Perutku semakin membesar, saat mengganti pakaian tipis aku baru menyadari bahwa aku tak lagi bisa memakai mantel kapas tahun lalu. Aku melihat Cui Ma masuk dari luar, kedua tangannya menghangatkan napas, di tangannya ada mantel kapas yang baru dibuat. “Coba pakai, Nyonya. Aku buat longgar, bisa dipakai sampai melahirkan.” Aku dengan malas duduk, perutku yang besar membuat pakaian cepat terasa sempit, salah sendiri dulu selalu suka pakaian ramping. Beberapa pelayan membantu aku mengenakan mantel, dada yang dulu kubanggakan kini tertutup rapat oleh pakaian.
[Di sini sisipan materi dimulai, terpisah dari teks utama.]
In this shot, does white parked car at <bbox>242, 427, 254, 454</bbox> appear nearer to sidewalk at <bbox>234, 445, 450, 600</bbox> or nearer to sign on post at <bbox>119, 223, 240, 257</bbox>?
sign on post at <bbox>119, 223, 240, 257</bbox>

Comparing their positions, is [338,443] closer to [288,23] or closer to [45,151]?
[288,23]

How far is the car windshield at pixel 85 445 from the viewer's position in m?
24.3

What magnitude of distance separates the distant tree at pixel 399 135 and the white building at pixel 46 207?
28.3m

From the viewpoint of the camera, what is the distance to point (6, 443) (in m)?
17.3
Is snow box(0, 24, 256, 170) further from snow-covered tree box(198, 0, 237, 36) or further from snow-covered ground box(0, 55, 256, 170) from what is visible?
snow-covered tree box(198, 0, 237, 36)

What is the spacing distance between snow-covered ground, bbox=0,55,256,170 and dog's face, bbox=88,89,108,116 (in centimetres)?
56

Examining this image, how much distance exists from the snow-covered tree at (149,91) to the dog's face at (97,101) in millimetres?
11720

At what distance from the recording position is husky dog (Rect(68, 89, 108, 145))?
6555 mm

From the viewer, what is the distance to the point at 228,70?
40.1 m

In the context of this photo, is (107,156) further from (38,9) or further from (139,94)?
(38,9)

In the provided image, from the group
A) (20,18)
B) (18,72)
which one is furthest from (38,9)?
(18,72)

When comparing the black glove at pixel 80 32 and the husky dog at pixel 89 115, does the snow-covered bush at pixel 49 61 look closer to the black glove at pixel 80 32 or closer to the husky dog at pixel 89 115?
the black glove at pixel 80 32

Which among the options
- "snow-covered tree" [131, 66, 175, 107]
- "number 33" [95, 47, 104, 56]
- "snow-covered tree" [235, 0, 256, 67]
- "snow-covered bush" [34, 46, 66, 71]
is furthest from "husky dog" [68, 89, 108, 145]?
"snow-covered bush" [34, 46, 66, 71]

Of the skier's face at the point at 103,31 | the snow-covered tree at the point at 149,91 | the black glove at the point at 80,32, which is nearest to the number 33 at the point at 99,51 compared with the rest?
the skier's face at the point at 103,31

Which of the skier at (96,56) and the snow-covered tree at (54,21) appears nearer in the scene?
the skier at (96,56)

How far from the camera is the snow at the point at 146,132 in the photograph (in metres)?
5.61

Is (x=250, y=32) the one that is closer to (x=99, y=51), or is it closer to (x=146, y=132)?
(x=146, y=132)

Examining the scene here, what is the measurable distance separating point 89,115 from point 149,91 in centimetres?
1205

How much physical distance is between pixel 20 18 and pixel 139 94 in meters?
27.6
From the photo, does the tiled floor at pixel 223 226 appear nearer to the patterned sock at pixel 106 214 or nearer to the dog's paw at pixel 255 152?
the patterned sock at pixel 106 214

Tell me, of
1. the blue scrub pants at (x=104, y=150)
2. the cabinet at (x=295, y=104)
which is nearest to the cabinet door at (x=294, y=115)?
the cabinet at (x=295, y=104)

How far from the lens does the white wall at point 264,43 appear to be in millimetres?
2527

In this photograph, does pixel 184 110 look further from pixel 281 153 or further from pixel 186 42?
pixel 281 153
Memasuki bulan Oktober, Shengjing sudah sangat dingin, aku yang mudah kedinginan sudah lama tidak keluar rumah, hanya mendekati pintu dan melihat ke luar, lalu kembali dengan leher tertunduk.

“Pemimpin pasukan kiri, Sartai, anak buah Pangeran, aku pernah menanyakan lewat Xiao Dengzi, katanya istrinya meninggal karena sakit dan belum menikah lagi sampai sekarang. Nana, maksudku ingin menjodohkanmu dengannya, agar kelak kau punya sandaran.” Aku tanpa sengaja menarik tangan Aruna dan berkata pelan.

“Putri.” Aruna terharu karena aku masih memikirkan urusan pernikahannya, gadis remaja mana yang tidak ingin menikah, siapa yang tidak berharap tuan mereka memilihkan jodoh yang baik. “Putri, kurang dari sebulan lagi anda akan melahirkan, sebaiknya anda lebih memikirkan kesehatan sendiri, aku hanya ingin melayani Putri.”

Aruna yang sejak kecil selalu bersamaku, aku termangu menatapnya. Aku tak pernah meragukan atau memperlakukan dia dengan keras, dia sangat perhatian dan setia padaku. Aku tersenyum, “Kau adalah pelayan pribadiku, sekaligus saudaraku.” Sambil berkata, aku menggenggam tangan Aruna. “Selama aku mampu, aku akan menikahkanmu dengan penuh kehormatan.” Itu sungguh dari hati, aku tak ingin mereka hidup sendiri hingga tua. Aku menoleh ke beberapa pelayan wanita yang tampak malu-malu dan penuh harapan, “Kalian juga jangan iri, kalian semua akan aku carikan pasangan satu per satu dan menikahkan.”

Baru saja selesai bicara, Chun Xiang menggoda dengan nada tak terlalu senang, “Bagaimana kalau aku menikah tapi tidak bahagia, bolehkah aku menikah lagi?” Aku mengangkat cangkir teh dengan jijik, perlahan meminumnya dan menanggapi, “Jika kau sudah punya calon baru, boleh menikah lagi.” “Kalau begitu, bolehkah aku memilih sendiri calon suamiku?” Chun Xiang tersenyum riang bertanya.

“Selama bukan Pangeran, terserah kemampuanmu, jika kau sudah menentukan, aku akan membantumu.” Cui Ma tersenyum, bercanda. Sambil membantu aku berdiri, “Baru saja pengurus utama mengirim kabar, Pangeran sudah kembali ke rumah, mungkin sebentar lagi akan sampai di halaman.”

Aku bangkit dengan bantuan Cui Ma, perutku begitu berat sampai harus menahan dengan tangan agar terasa lebih ringan, kaki kecilku menopang tubuh dengan perut besar. Aku berjalan keluar, menghadapi angin dingin, aroma bunga plum memenuhi udara, segar dan bersih membuatku ingin menghirupnya lebih lama, tanpa polusi dan gangguan. Meski udara di sini dingin, sangat bersih dan lembab, jerawat remaja Urin Zoya yang dulu aku rawat tidak pernah muncul lagi, kulitnya halus seperti telur yang baru dikupas. Saat masih melamun, aku melihat Dodo mengenakan jubah pagi berwarna biru batu, kalung manik-manik di lehernya berderai mengikuti langkahnya, pakaian lama membuatnya terlihat lebih matang. Aku bersikeras tidak membiarkan ia memelihara kumis, suaranya yang muda namun penampilannya seperti orang setengah baya.